Configure an Amazon RDS Oracle database for CDC

This page describes how to configure change data capture (CDC) to stream data from an Amazon RDS Oracle database to a supported destination, such as BigQuery or Cloud Storage.

You can configure your source Oracle database for use with the following CDC methods:

Binary log reader (Preview)
LogMiner API

For more information about the binary log reader and the LogMiner API, see Work with Oracle database redo log files.

For detailed instructions about how to configure your source Oracle database for each of these methods, see the sections that follow.

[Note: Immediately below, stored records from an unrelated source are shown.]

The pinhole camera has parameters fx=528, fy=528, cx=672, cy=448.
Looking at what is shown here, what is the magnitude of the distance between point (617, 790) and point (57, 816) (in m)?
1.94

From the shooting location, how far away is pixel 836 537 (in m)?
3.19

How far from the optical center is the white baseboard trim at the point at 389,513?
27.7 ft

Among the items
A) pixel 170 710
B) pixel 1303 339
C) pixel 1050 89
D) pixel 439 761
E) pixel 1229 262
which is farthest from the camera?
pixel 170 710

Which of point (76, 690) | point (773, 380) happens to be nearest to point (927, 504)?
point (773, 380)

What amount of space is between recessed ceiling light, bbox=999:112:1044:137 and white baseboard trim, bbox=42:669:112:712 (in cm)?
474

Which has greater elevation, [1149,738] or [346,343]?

Configure your Amazon RDS Oracle database for binary log reader

For Amazon RDS sources, Datastream supports only database directory objects as the log access method for the binary log reader. You need to create the database directories that point to the online redo log files and the archived log files. The names of these directories are static and can't be changed later. You need to provide these names to Datastream when you create your stream.

Connect to your source Amazon RDS instance.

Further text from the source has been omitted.